はじめに
複数のデータを1つにまとめたいとき、pandasには主に2つの方法があります。
merge()… SQLのJOINのように横方向で結合するconcat()… 縦や横に「そのまま並べる」ようなイメージ
「似ているようで、まったく使いどころが違う」この2つをマスターすれば、複数ファイルや集計結果の統合がぐっと楽になります。
この記事では、merge と concat の違い・使い分け・注意点を、実例でわかりやすく解説します。

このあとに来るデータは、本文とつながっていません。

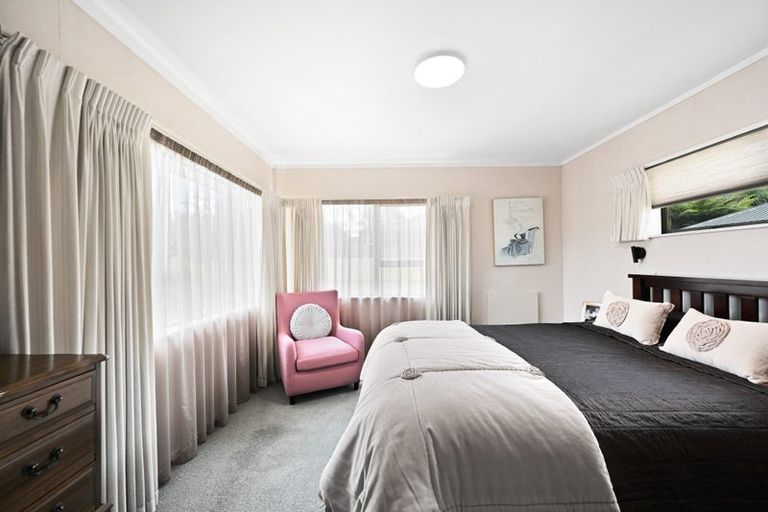 Photo of property in 50 Herbert Road, Queenwood, Hamilton, 3210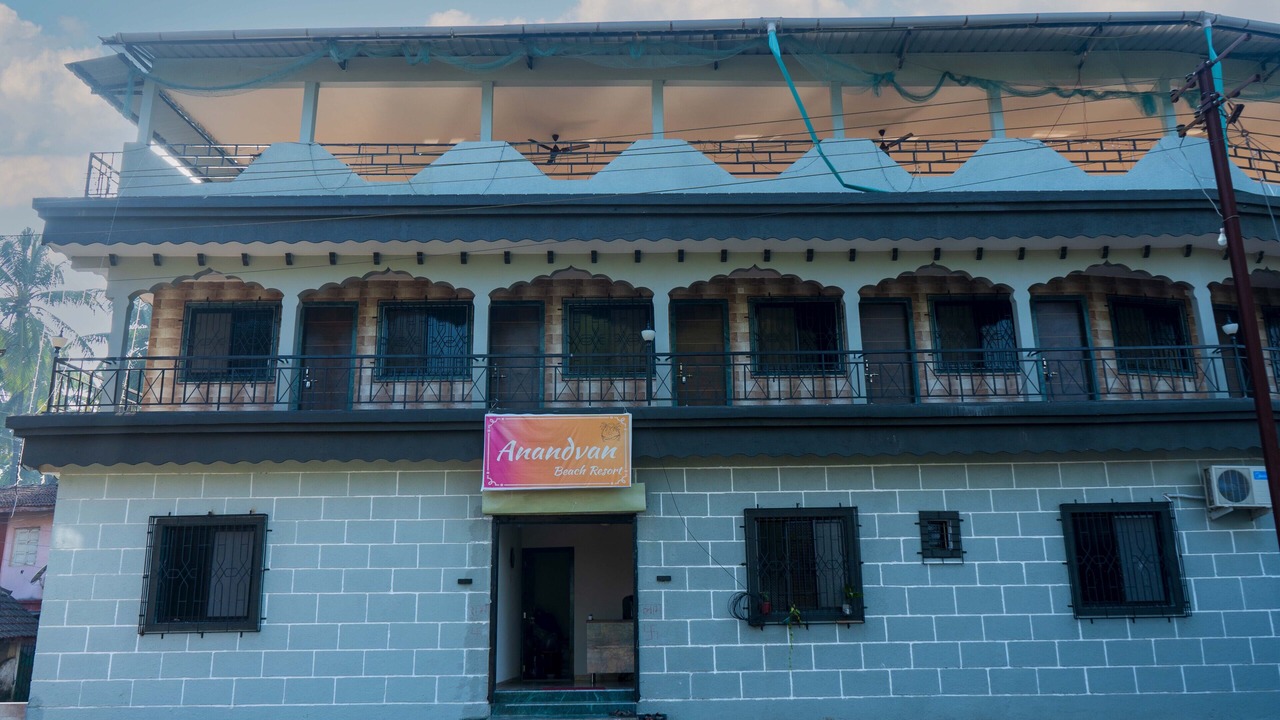 Photo of Outdoor in Nagaon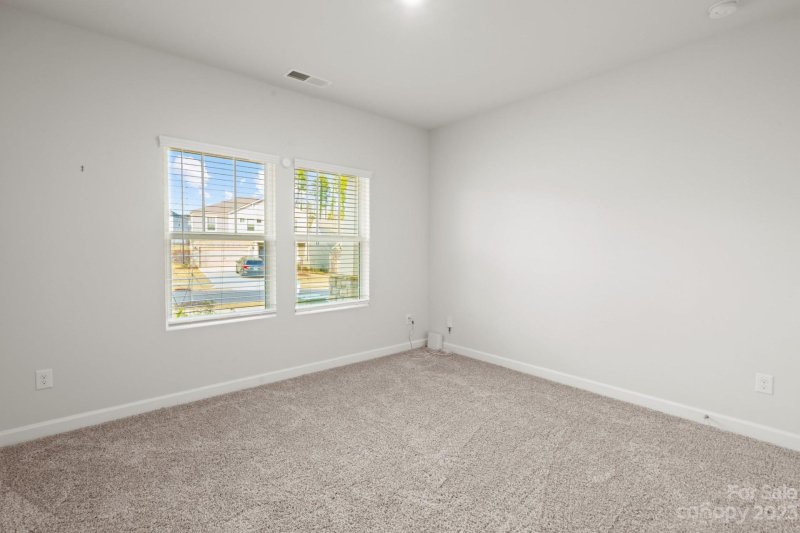 Property image 3 at 932 Rachel Anne Drive, Belmont, NC 28012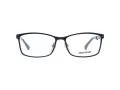 Zadig & Voltaire Ochelari de Vedere ZV 049 0531 55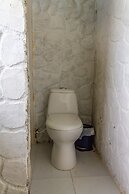 Sierra Limón Hotel Cabañas Club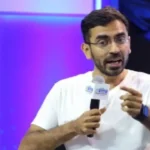 Pranjal Kamra Lenkart IPO Paid Promotion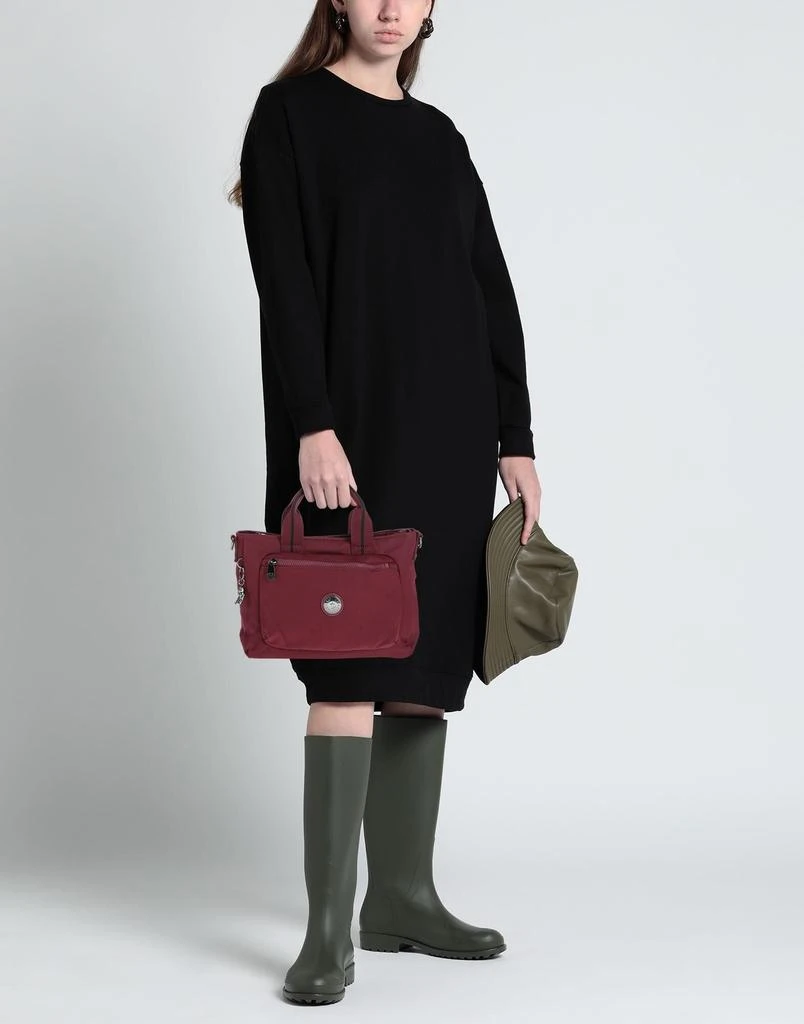 商品Kipling|Handbag,价格¥630,第3张图片详细描述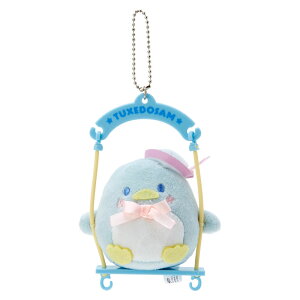 タキシードサム ぬいぐるみの人気商品 通販 価格比較 価格 Com
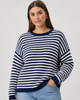 Mariner Knit Jumper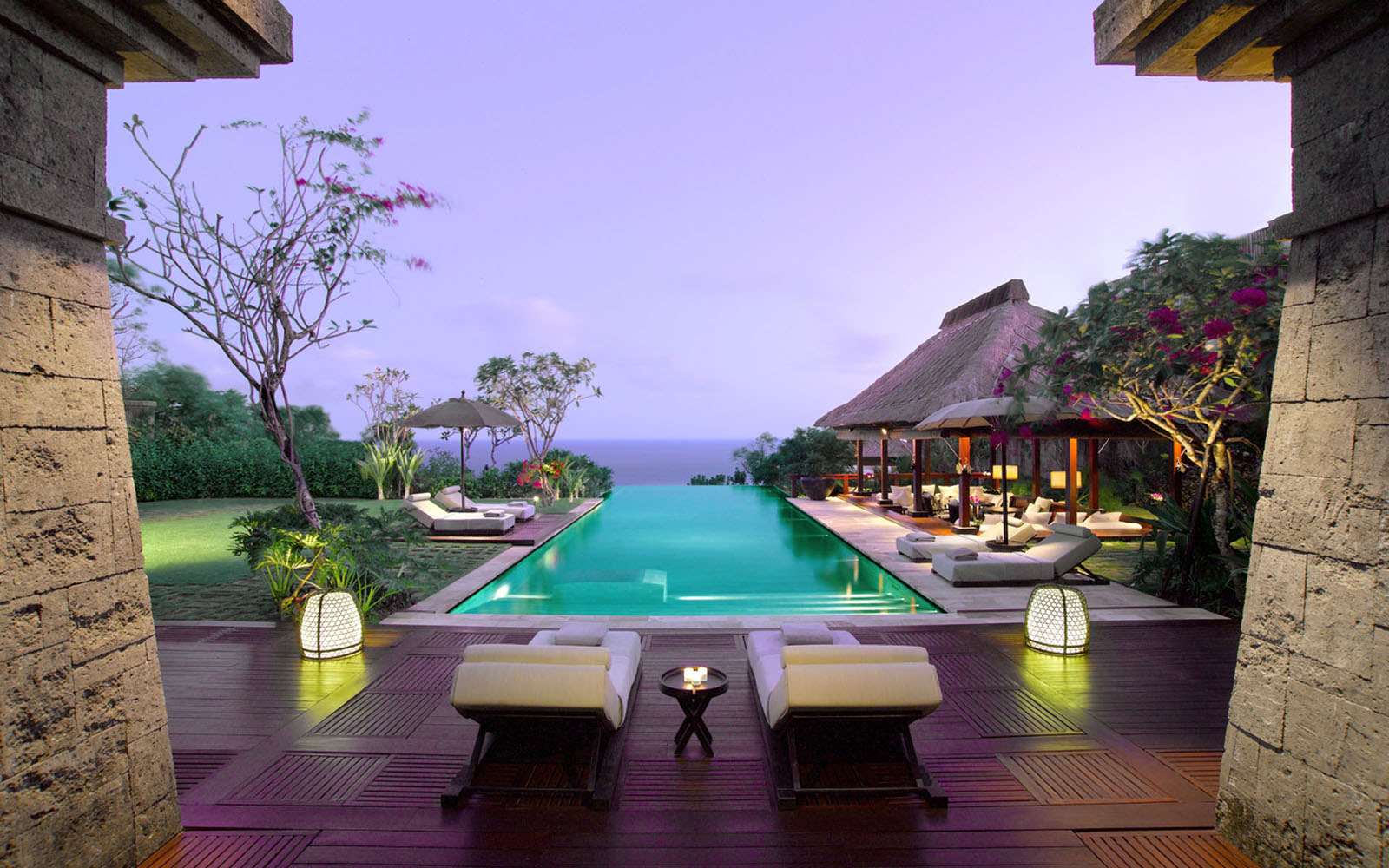 The-Bulgari-Villa-Bali_2 Bulgari Resort Villa Bali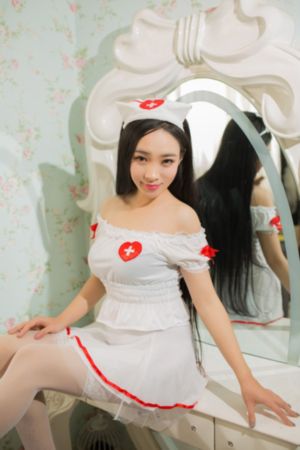 韩国片年轻的母亲_免费超清在线观看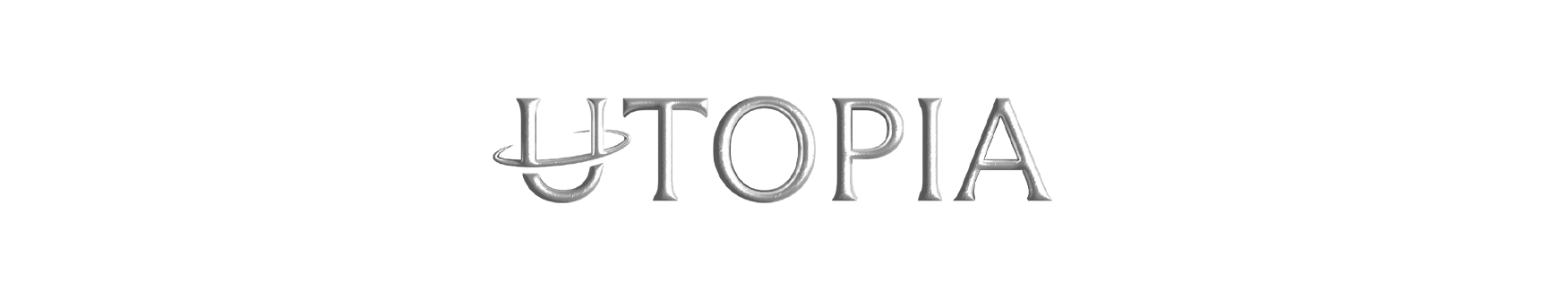 UTOPIA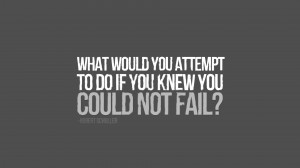 Quotes Fail 1920×1080 Wallpaper 2135621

1. merge()|キーを使って横に結合(JOIN)
merge() は、共通のキー(列)をもとに、行を横方向に結合する関数です。
SQLの JOIN に非常に似た動作をします。
▶ 例:学生情報と点数データを結合
import pandas as pd
df1 = pd.DataFrame({
"名前": ["太郎", "花子", "次郎"],
"学籍番号": [101, 102, 103]
})
df2 = pd.DataFrame({
"学籍番号": [101, 102, 104],
"点数": [88, 92, 76]
})
# 学籍番号をキーに結合
merged = pd.merge(df1, df2, on="学籍番号", how="inner")
print(merged)結果:
名前 学籍番号 点数
0 太郎 101 88
1 花子 102 92✅
on="学籍番号":結合キー
✅how="inner":両方に共通するデータのみを残す
▶ mergeの主なオプション
| 引数 | 内容 |
|---|---|
on | キーとなる列名(同名の場合は省略可) |
how | 結合方法(”inner” / “left” / “right” / “outer”) |
left_on / right_on | キーが左右で異なるときに使う |
▶ よく使う結合パターン
pd.merge(df1, df2, on="キー列", how="left") # 左のデータを基準に
pd.merge(df1, df2, on="キー列", how="right") # 右のデータを基準に
pd.merge(df1, df2, on="キー列", how="outer") # 全件結合(NaNが入る)2. concat()|縦や横に「そのまま」結合
concat() は、インデックスや列名の一致に関係なく、単純に結合する方法です。
「複数の表を積み上げる」イメージが近いです。
▶ 例:同じ構造のデータを縦に連結
df_a = pd.DataFrame({
"名前": ["太郎", "花子"],
"点数": [88, 92]
})
df_b = pd.DataFrame({
"名前": ["次郎", "さくら"],
"点数": [95, 70]
})
# 縦に連結(indexはそのまま)
combined = pd.concat([df_a, df_b])結果:
名前 点数
0 太郎 88
1 花子 92
0 次郎 95
1 さくら 70✅ indexが重複しているので、
ignore_index=Trueをつけるのが一般的
combined = pd.concat([df_a, df_b], ignore_index=True)▶ 横方向に結合(列を増やす)
df1 = pd.DataFrame({"A": [1, 2, 3]})
df2 = pd.DataFrame({"B": [4, 5, 6]})
pd.concat([df1, df2], axis=1)axis=0 | 縦方向に連結(デフォルト) |
|---|---|
axis=1 | 横方向に連結(列を増やす) |
▶ concatの注意点
| 注意点 | 内容 |
|---|---|
| indexに注意 | 重複しているときは ignore_index=True を忘れずに |
| 列名が一致しない場合 | NaNが自動で補完される(柔軟な挙動) |
| 合計や平均を出す前に | 不要なNaNが増えてないか確認すること! |
3. mergeとconcatの違いまとめ
| 比較項目 | merge | concat |
|---|---|---|
| 結合方向 | 横方向(行単位) | 縦 or 横 |
| 主な用途 | SQL的に「キー」で行を結合 | 同じ構造のデータをまとめる |
| キー列 | 必須 | 不要(自動で連結) |
| 柔軟性 | 厳密(キーが合わないと結合されない) | 寛容(列が違ってもOK) |
4. 実務での使い分けイメージ
| シーン | 使う関数 |
|---|---|
| 「顧客リストに売上を結合したい」 | merge() |
| 「毎月の売上データを1つにまとめたい」 | concat() |
| 「分析結果をもとの表に追加したい」 | merge() or concat(axis=1) |
5. まとめ
merge()→ 共通のキーで「JOIN」的な結合(精密)concat()→ そのまま「縦や横に並べる」感じ(ざっくり)
pandasでは、複数のデータをつなげる機会が多いため、これらの使い分けをマスターすることが非常に重要です。